- _TÂCHES À RÉALISER_
1. Pouvez-vous réduire à une courte liste à puces le paragraphe de la recension sur la bataille de Poitiers qui commence par « Je suis Charlie Martel ! », sans en perdre les faits principaux ?
2. Pourriez-vous recopier mot pour mot le passage de la recension sur la bataille de Poitiers compris entre "mardi 8 décembre 2015" et "démontent avec bonheur.", bornes incluses ?

- _TEXTE FOURNI_
Le blog des éditions Libertalia

Charles Martel et labataille de Poitiers, dans Panorama des idées

mardi 8 décembre 2015 :: Permalien

— REVUE de PRESSE —

Recension publiée dans Panorama des idées, n°6, décembre-février 2016.

« J’essuie Charles Martel. »

La bataille de Poitiers qui opposa en 732 les Francs de Charles Martel et les troupes du gouverneur d’al-Andalus Abd al-Rahmân est devenue l’objet d’un enjeu mémoriel pour l’extrême droite, que deux historiens démontent avec bonheur.

« Je suis Charlie Martel ! » Le 8 janvier dernier, au lendemain de la tuerie à Charlie Hebdo, ce slogan étrange résonnait à contretemps de l’ambiance d’unité au sein d’un peuple qui clamait l’unisson « Je suis Charlie ». Ce détournement vicieux venait du compte Facebook du mouvement d’extrême droite Génération identitaire. Jean-Marie Le Pen lui-même avait malicieusement adopté le slogan, rajoutant « si vous voyez ce que je veux dire ». Mais que venait faire Charles Martel dans cette galère ? Simplement conforter dans le discours frontiste l’idée selon laquelle les musulmans vivant en France n’étaient que les lointains héritiers des troupes d’Abd al-Rahmân, battues à Poitiers en 732 par Charles Martel !

- _EXTRAIT DES DONNÉES_
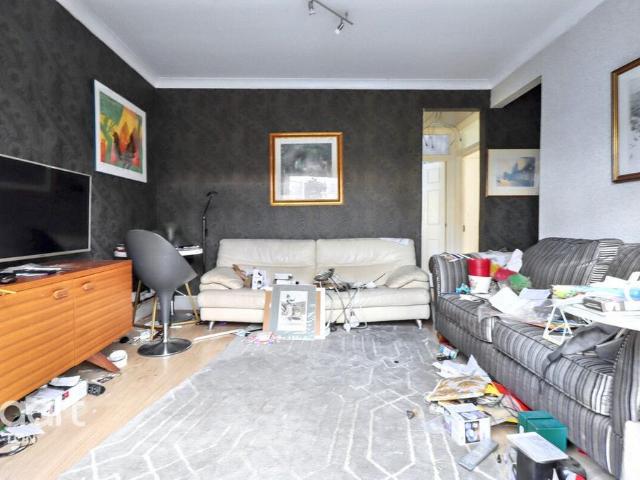 Flat for sale in Greater London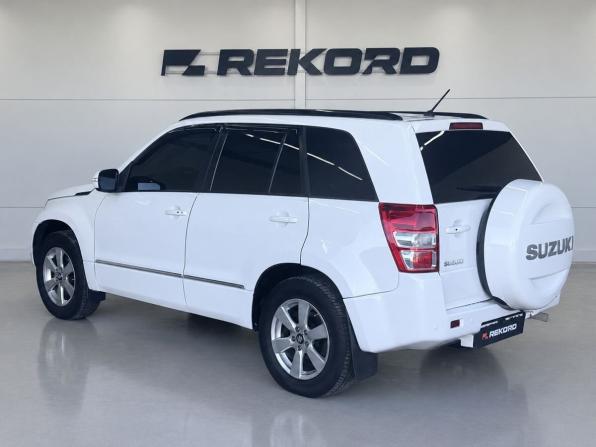 Suzuki Grand Vitara II Рестайлинг 2 с пробегом 2013 года, цена 1 429 000 рублей, 288782 км, внедорожник, Автокод Объявления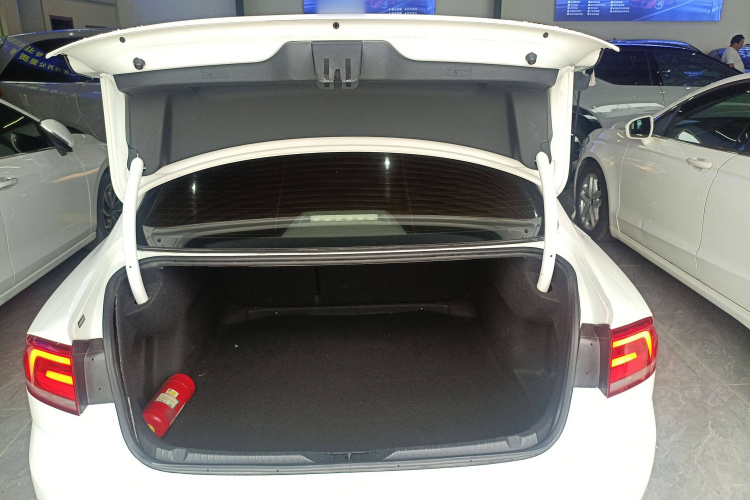 Volkswagen Lamando 2017 immagine di auto #22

- _RÉPONSES PAR TÂCHE_
1.
- Le 8 janvier dernier, au lendemain de la tuerie à Charlie Hebdo, le slogan « Je suis Charlie Martel ! » tranchait avec l'unité exprimée par « Je suis Charlie ».
- Ce détournement venait du compte Facebook de Génération identitaire, un mouvement d'extrême droite.
- Jean-Marie Le Pen a repris le slogan en ajoutant « si vous voyez ce que je veux dire ».
- Le but : conforter dans le discours frontiste l'idée que les musulmans vivant en France ne seraient que les lointains héritiers des troupes d'Abd al-Rahmân, battues à Poitiers en 732 par Charles Martel.

2.
mardi 8 décembre 2015 :: Permalien

— REVUE de PRESSE —

Recension publiée dans Panorama des idées, n°6, décembre-février 2016.

« J’essuie Charles Martel. »

La bataille de Poitiers qui opposa en 732 les Francs de Charles Martel et les troupes du gouverneur d’al-Andalus Abd al-Rahmân est devenue l’objet d’un enjeu mémoriel pour l’extrême droite, que deux historiens démontent avec bonheur.